(begin)

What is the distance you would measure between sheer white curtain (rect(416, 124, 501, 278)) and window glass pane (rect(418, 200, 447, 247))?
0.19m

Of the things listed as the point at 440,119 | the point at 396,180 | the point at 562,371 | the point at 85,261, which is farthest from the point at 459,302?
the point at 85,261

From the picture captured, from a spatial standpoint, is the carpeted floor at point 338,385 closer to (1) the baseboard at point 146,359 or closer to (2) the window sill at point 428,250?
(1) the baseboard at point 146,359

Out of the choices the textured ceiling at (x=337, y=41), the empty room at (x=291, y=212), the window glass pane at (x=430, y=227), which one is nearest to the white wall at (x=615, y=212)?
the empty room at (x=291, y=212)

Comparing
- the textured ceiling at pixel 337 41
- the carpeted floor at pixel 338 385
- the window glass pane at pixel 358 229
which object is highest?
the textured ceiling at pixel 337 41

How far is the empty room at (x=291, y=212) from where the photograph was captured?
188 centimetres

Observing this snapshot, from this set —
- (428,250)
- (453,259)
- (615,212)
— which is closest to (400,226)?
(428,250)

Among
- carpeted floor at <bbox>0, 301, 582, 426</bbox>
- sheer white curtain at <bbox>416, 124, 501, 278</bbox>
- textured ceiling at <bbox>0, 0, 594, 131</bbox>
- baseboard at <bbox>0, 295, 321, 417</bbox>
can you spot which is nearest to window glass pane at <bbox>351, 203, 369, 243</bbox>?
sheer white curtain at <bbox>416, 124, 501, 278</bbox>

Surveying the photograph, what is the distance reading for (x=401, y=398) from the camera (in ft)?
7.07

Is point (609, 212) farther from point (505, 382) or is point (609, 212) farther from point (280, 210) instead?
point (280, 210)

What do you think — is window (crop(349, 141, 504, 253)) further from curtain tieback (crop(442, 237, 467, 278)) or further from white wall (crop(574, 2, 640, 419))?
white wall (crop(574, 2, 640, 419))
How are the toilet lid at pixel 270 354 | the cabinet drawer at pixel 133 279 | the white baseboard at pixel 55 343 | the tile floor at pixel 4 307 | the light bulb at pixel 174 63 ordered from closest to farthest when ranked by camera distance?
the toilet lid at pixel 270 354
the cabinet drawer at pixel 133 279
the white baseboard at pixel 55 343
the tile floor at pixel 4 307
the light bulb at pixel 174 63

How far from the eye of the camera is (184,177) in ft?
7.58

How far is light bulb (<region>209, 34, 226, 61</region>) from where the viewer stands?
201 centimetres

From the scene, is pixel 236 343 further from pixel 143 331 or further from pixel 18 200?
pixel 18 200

(end)

--- WHAT YOU ARE ASKED TO DO ---
Please rewrite all of the material above as a numbered list with one line per item, dropping the blank lines.

--- RESPONSE TO THE EXERCISE ---
1. What is the distance you would measure between sheer white curtain (rect(416, 124, 501, 278)) and window glass pane (rect(418, 200, 447, 247))?
2. 0.19m
3. Of the things listed as the point at 440,119 | the point at 396,180 | the point at 562,371 | the point at 85,261, which is farthest from the point at 459,302?
4. the point at 85,261
5. From the picture captured, from a spatial standpoint, is the carpeted floor at point 338,385 closer to (1) the baseboard at point 146,359 or closer to (2) the window sill at point 428,250?
6. (1) the baseboard at point 146,359
7. Out of the choices the textured ceiling at (x=337, y=41), the empty room at (x=291, y=212), the window glass pane at (x=430, y=227), which one is nearest to the white wall at (x=615, y=212)?
8. the empty room at (x=291, y=212)
9. Comparing
10. - the textured ceiling at pixel 337 41
11. - the carpeted floor at pixel 338 385
12. - the window glass pane at pixel 358 229
13. which object is highest?
14. the textured ceiling at pixel 337 41
15. How far is the empty room at (x=291, y=212) from where the photograph was captured?
16. 188 centimetres
17. Observing this snapshot, from this set —
18. - (428,250)
19. - (453,259)
20. - (615,212)
21. — which is closest to (400,226)?
22. (428,250)
23. Among
24. - carpeted floor at <bbox>0, 301, 582, 426</bbox>
25. - sheer white curtain at <bbox>416, 124, 501, 278</bbox>
26. - textured ceiling at <bbox>0, 0, 594, 131</bbox>
27. - baseboard at <bbox>0, 295, 321, 417</bbox>
28. can you spot which is nearest to window glass pane at <bbox>351, 203, 369, 243</bbox>?
29. sheer white curtain at <bbox>416, 124, 501, 278</bbox>
30. Surveying the photograph, what is the distance reading for (x=401, y=398) from the camera (in ft)?
31. 7.07
32. Is point (609, 212) farther from point (505, 382) or is point (609, 212) farther from point (280, 210) instead?
33. point (280, 210)
34. What do you think — is window (crop(349, 141, 504, 253)) further from curtain tieback (crop(442, 237, 467, 278)) or further from white wall (crop(574, 2, 640, 419))?
35. white wall (crop(574, 2, 640, 419))
36. How are the toilet lid at pixel 270 354 | the cabinet drawer at pixel 133 279 | the white baseboard at pixel 55 343 | the tile floor at pixel 4 307 | the light bulb at pixel 174 63 ordered from closest to farthest when ranked by camera distance?
37. the toilet lid at pixel 270 354
38. the cabinet drawer at pixel 133 279
39. the white baseboard at pixel 55 343
40. the tile floor at pixel 4 307
41. the light bulb at pixel 174 63
42. How far from the eye of the camera is (184,177) in ft?
43. 7.58
44. How far is light bulb (<region>209, 34, 226, 61</region>) from where the viewer stands?
45. 201 centimetres
46. From the scene, is pixel 236 343 further from pixel 143 331 or further from pixel 18 200?
47. pixel 18 200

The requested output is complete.